After fake news about Covid19 exploded in social media, I tried to fight it by sharing scientific facts and reliable resources. It felt like screaming into a void. The more I tried to explain why the videos being shared were fake and that the discredited scientists were neither telling the truth nor reliable, the more people turned away from facts. It was exasperating and, at the same time, sad. I barely slept two nights in a row. Then, it wasn’t only me who was worried. My mom worried, and so, I had to stop. I didn’t want to affect other people, and I didn’t want to worry myself to death. After all, I am responsible for myself and for how my actions affect the people I love.

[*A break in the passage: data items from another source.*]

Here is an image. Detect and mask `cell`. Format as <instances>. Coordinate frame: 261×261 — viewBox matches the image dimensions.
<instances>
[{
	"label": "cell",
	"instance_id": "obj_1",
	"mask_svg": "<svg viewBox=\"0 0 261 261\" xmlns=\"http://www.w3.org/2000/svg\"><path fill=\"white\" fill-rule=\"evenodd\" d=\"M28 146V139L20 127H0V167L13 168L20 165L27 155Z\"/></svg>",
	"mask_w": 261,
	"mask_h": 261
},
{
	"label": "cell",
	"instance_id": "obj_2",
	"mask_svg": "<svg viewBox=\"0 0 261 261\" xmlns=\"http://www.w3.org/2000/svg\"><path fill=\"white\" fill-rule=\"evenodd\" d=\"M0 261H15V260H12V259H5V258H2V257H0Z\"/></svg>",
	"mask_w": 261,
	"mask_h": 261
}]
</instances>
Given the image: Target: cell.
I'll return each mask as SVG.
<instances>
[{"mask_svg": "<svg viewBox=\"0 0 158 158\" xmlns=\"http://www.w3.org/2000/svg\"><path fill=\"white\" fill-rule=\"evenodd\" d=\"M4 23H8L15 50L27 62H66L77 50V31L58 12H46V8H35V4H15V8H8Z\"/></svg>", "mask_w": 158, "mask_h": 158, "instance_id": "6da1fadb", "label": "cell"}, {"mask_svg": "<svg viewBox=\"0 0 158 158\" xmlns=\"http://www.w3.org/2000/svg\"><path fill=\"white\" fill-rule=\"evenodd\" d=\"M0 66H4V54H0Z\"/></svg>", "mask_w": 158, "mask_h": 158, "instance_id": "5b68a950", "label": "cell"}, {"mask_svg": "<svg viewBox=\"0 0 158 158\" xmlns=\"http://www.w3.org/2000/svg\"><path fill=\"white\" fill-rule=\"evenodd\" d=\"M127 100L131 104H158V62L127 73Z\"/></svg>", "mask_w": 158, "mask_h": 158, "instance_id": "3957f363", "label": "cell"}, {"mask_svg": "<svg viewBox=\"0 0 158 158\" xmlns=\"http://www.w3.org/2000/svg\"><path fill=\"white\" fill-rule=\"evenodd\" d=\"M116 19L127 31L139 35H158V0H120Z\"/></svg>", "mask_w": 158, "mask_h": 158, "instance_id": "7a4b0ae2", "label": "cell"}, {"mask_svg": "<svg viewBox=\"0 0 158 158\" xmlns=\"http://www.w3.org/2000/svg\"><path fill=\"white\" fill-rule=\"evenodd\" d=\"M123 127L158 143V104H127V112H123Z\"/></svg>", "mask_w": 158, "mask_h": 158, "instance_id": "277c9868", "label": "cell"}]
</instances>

I closed my laptop. I slept. I binge-watched Gossip Girl, a guilty pleasure of mine. I rested. I also reflected on my situation and concluded that, if I really want to help, I can’t be drained or engaging in a screaming match. Instead, I can find organizations or causes through which I can make a positive impact and help people and society. In that sense, Citizens Alliance was a great find.
When the lockdown started lifting, I started to worry again, about people taking the new measurements too lightly, about a second wave of infection, and so forth. I worried, but only slightly, because I realized there was a pattern to my worries. Every time something changes, I worry. I first worried about how we were going to deal with the lockdown, then about the different things that were happening and changing during the lockdown, and finally about the lifting of the lockdown. It’s natural, really. Physiologists have known for decades, if not centuries, that humans don’t like change, almost as much as we dislike incertitude. Alas, we are living in a time of rapid change and high incertitude. Our minds are in high alert all the time, and they need to take breaks.
Somebody once wrote “It’s alright to take a break; just don’t quit!”, and it later went viral, because it’s true! We are overstimulated by technology, inundated with information, overwhelmed by change, and filled with pessimism about the dark future that awaits us (more pandemics, climate change, etc.). In fact, a study came out recently by the Boston Consulting Group that showed that younger generations tend to worry significantly more about the future, and this held true across several countries around the globe. It’s too much, and we need to take a break. We need to rest, pamper ourselves, and remind ourselves that it’s ok to be a little selfish sometimes, whether it’s with our time or our energy. We need to rest, but that doesn’t mean we should quit in trying to make the world a better place.
I genuinely believe that, in order to help people, society and/or the world, we need to be in the right mindset; and that to get to that right mindset, sometimes we need to unplug, take a walk outside, smell the flowers, hear the birds chirping, and eat a piece of chocolate cake. Or two.
A wise woman in Gili Trawangan island (Bali, Indonesia) once told me, “chocolate cake doesn’t go to your hips; it goes directly to your heart.” It was almost midnight and she was definitely trying to make a sale, and when she didn’t succeed, she went home, rested, and tried again the next day. She succeeded then. The cake was delicious.